Problem requirements
Change "distant structure" to "remote structure" in the part of the items that opens with the line containing "What is the distance" and runs through the end of the items, and give that part again with nothing else altered. Leave the pictures out of your answer.

= = =

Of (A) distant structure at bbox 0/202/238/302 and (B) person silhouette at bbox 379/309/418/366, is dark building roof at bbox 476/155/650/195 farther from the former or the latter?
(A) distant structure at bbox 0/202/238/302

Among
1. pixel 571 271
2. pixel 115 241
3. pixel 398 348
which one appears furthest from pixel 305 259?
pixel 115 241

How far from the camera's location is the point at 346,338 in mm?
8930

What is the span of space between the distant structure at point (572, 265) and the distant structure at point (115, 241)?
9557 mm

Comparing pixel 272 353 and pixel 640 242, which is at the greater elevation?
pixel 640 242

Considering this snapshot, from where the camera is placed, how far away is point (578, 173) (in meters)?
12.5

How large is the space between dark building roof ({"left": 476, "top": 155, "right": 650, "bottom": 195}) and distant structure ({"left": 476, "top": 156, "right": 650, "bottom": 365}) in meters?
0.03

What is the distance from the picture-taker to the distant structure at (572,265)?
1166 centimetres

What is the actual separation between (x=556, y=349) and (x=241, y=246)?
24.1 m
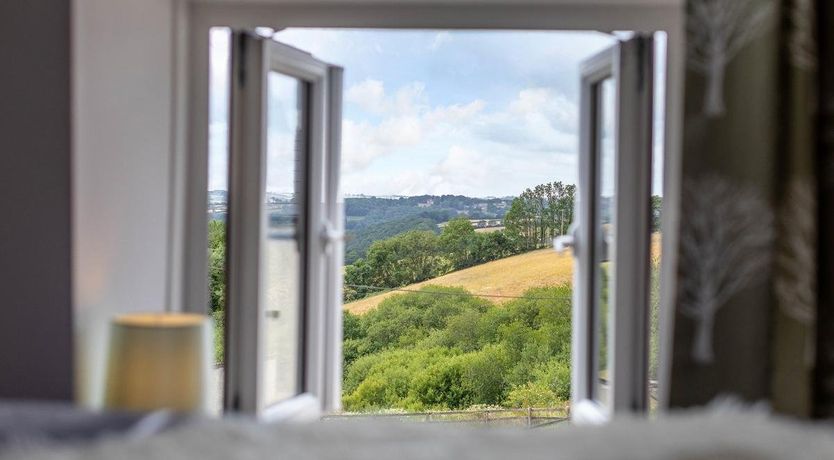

= = =

Solution to the problem
What is the distance from the picture-taker to the remote structure at (572,265)?
1166 centimetres

What is the actual separation between (x=556, y=349) and (x=241, y=246)?
24.1 m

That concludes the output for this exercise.